▶ [SOURCE TEXT]
Texas District Attorney, Wife Found Dead Inside Home

 

 

 

 

 

From The New York Times:

 

Texas Prosecutor Shot to Death Two Months After Assistant’s Killing

 

 

By   Published: March 31, 2013

 

Lauren D’Avolio contributed reporting from Kaufman, and Michael Schwirtz and Serge F. Kovaleski from New York. 

 

KAUFMAN, Tex. — The district attorney in this largely rural county southeast of Dallas and his wife were found shot to death at their home on Saturday night in Forney, Tex., two months after one of his prosecutors was shot and killed while walking to the courthouse here.

 

The fatal shootings of the district attorney, Mike McLelland, 63, of Kaufman County, and his wife, Cynthia, 65, stunned law enforcement officials and local residents, many of whom were still shaken by the killing of one of Mr. McLelland’s prosecutors, Mark E. Hasse, 57, who was killed on Jan. 31 in a parking lot near the courthouse.

 

The authorities said it was too early to say if the deaths of Mr. McLelland and his wife were connected to Mr. Hasse’s shooting. But the timing of the shootings — and the killings of two prosecutors in a county of 106,000 people in the span of eight weeks — appeared to many officials to be more than coincidence.

▶ [STUDY QUESTIONS]
• A. Render this sentence from the Kaufman County news report in Spanish: "The authorities said it was too early to say if the deaths of Mr. McLelland and his wife were connected to Mr. Hasse’s shooting."
• B. Set down everything in the Kaufman County news report from "The authorities said" down to "more than coincidence.", word for word.
The records that follow are separate material and not part of the news report.

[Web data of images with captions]
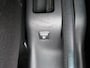 Volkswagen Golf 2.3 V5 Highline - Toerenteller - Sportstoelen - Mistlampen voor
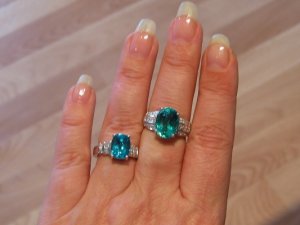 Paraiba Tourmaline and Apatite trim for ps.JPG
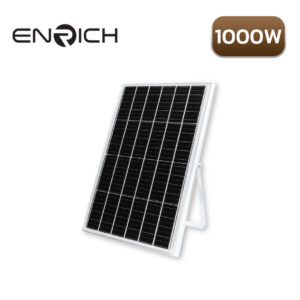 ENRICH-LED-FLOODLIGHT-SOLER-BUBBLE-B-1000W-02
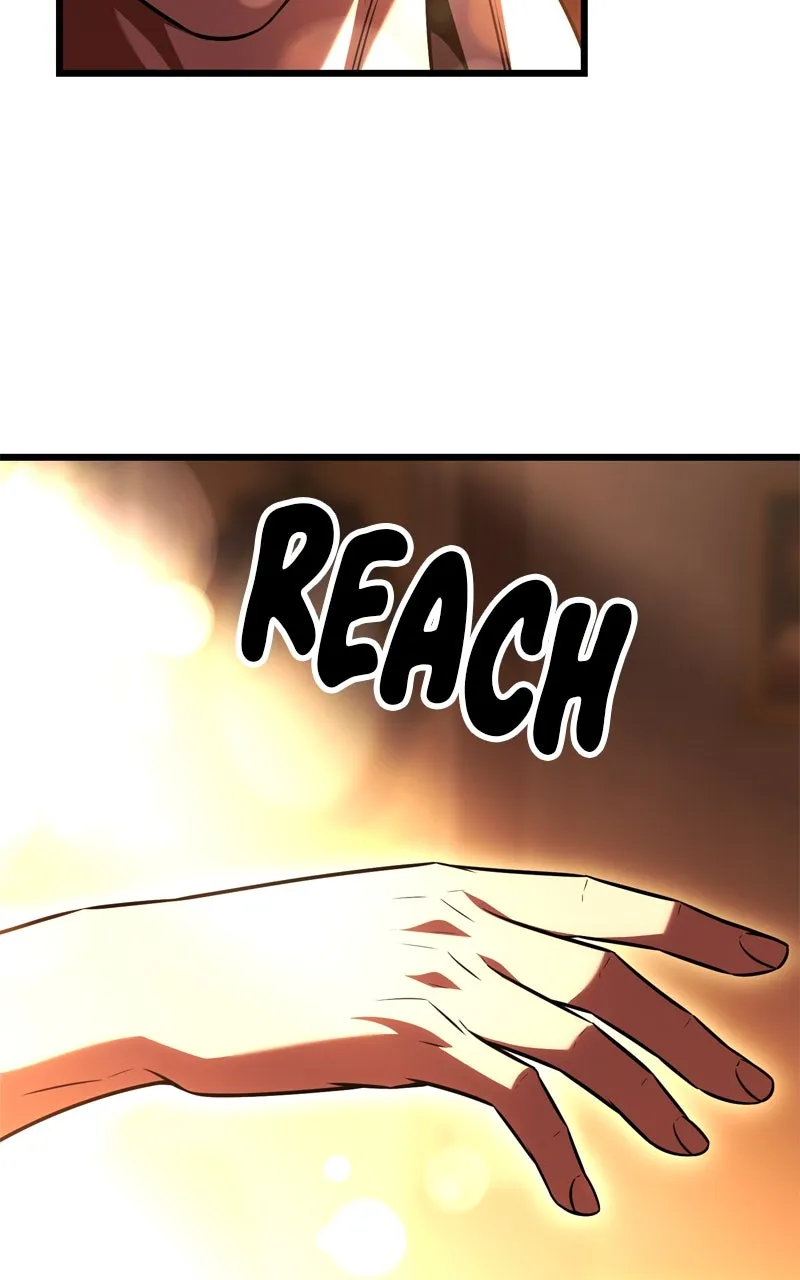 I Killed the Main Player Chapter 52 page 159 - 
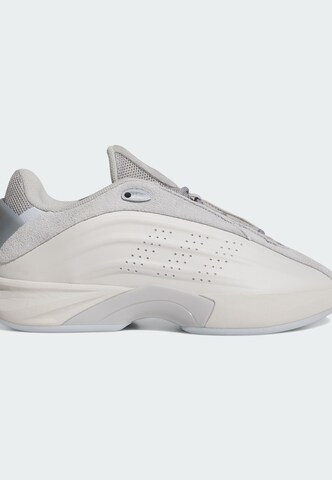 ADIDAS ORIGINALS Platform trainers 'Nova Iiinfinity' in Grey
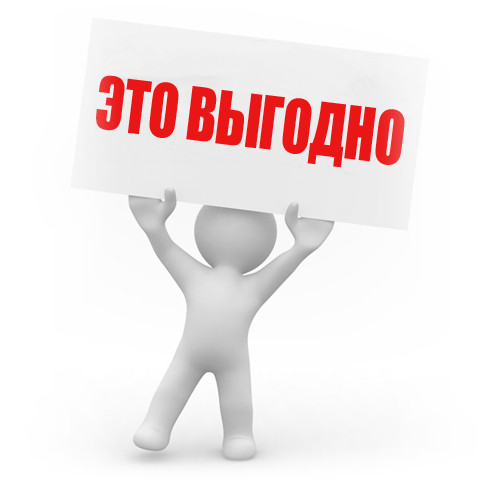 15e25241148c07f011f6ae323527bd42.jpg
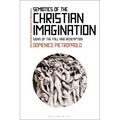 Semiotics of the Christian Imagination: Signs of the Fall and Redemption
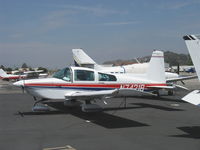 N74218 photo, click to enlarge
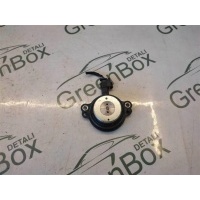 Фазорегулятор Buick Encore GX 2024 12711859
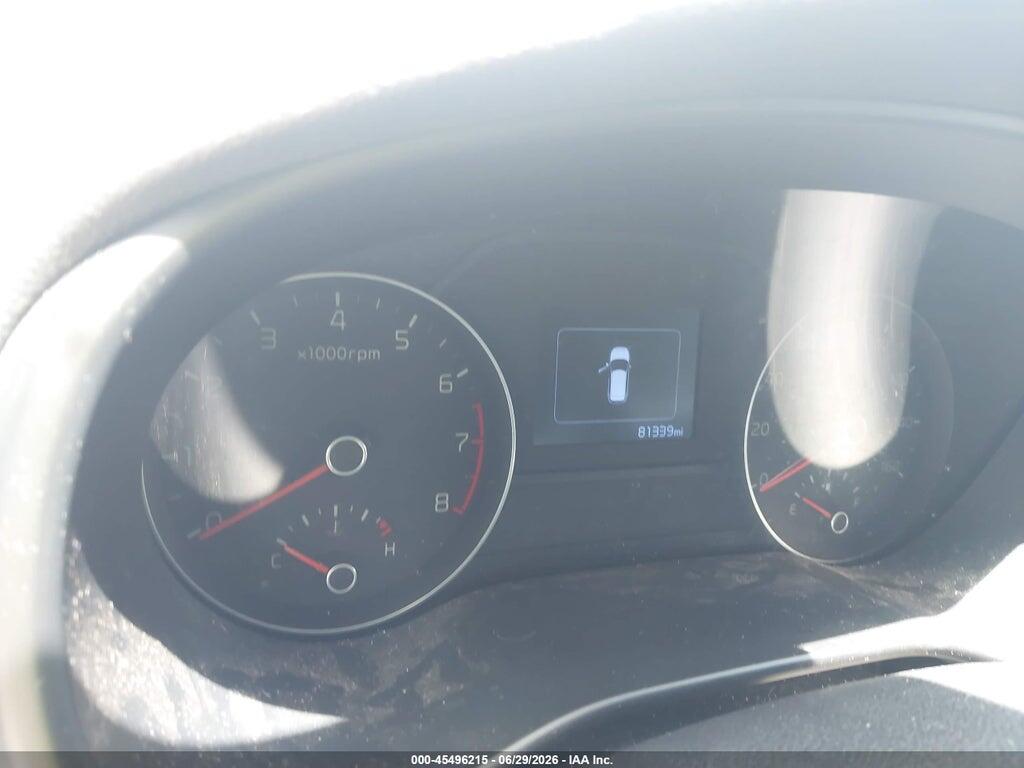 KNDPNCAC4H7059355 2017 KIA SPORTAGE photo no. 7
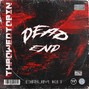 THROWEDTOBIN - DEADEND DRUM KIT (150+ TRAP DRUMS)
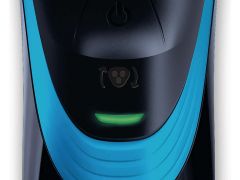 PHILIPS AT756/16 | Фото 2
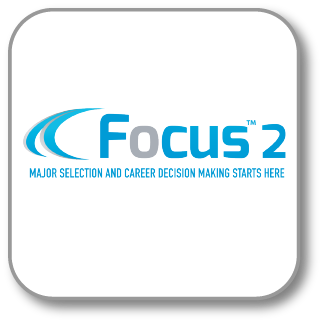 Focus 2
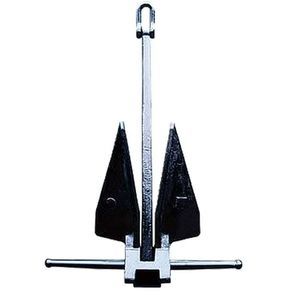 anchoring system 1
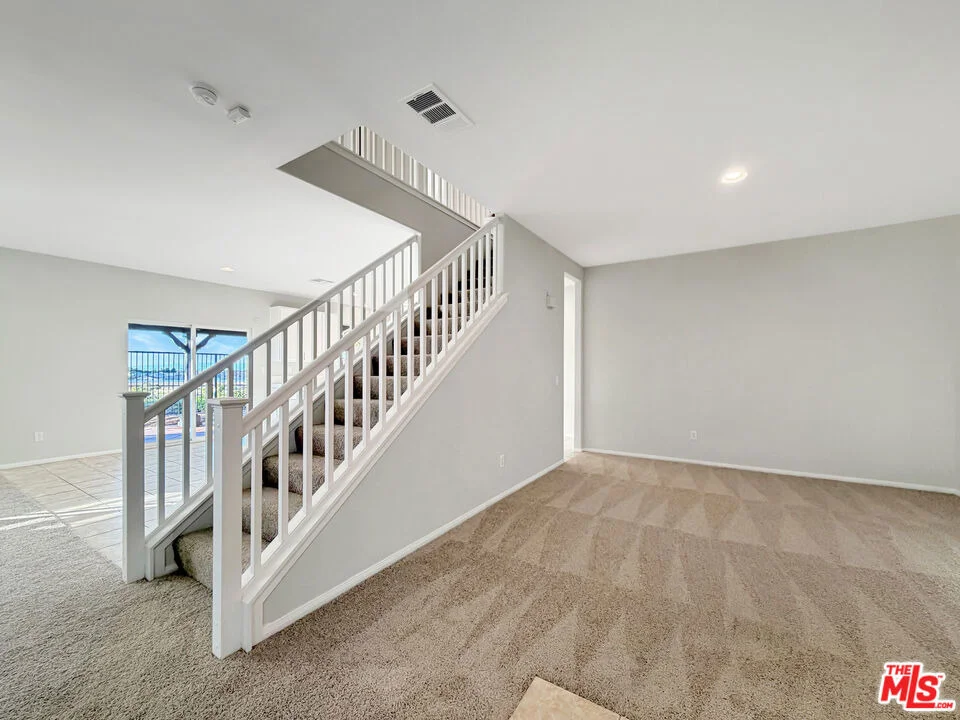 Photo of 2423 Carolyn Drive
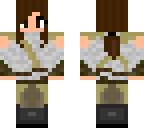 rey 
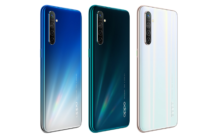 OPPO K7 5G key specifications leaked; Launch could be near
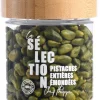 Pistache entière émondée 150 g Meilleur du Chef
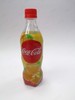 可口可乐柑橘香草味碳酸饮料 商品缩略图0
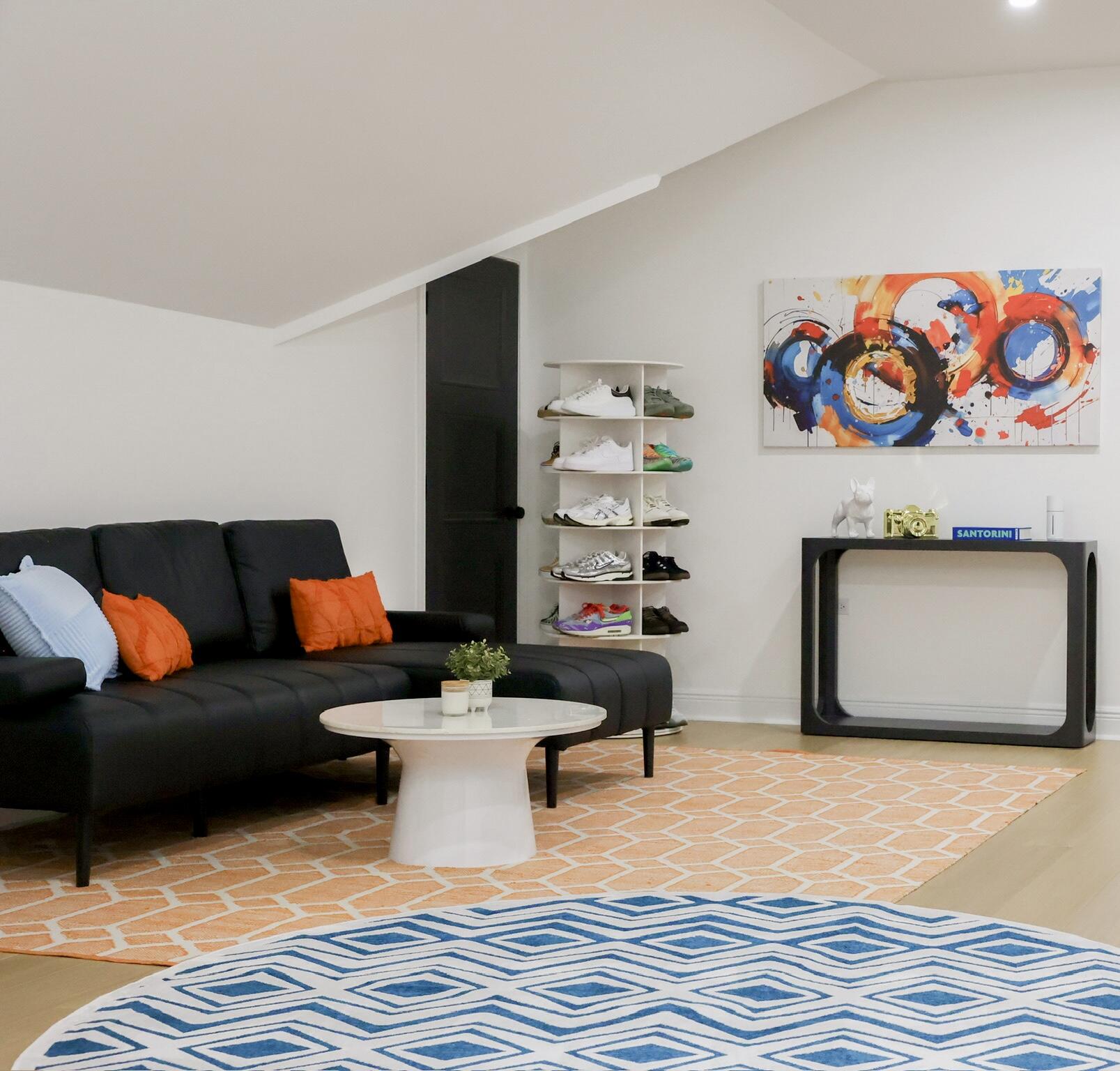 122 Golf View Drive Cohutta, GA 30710 - Photo 46 of 74 IMG_0667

▶ [LIST OF ANSWERS]
• A. Las autoridades dijeron que era demasiado pronto para decir si las muertes del Sr. McLelland y su esposa estaban relacionadas con el tiroteo del Sr. Hasse.

• B.
The authorities said it was too early to say if the deaths of Mr. McLelland and his wife were connected to Mr. Hasse’s shooting. But the timing of the shootings — and the killings of two prosecutors in a county of 106,000 people in the span of eight weeks — appeared to many officials to be more than coincidence.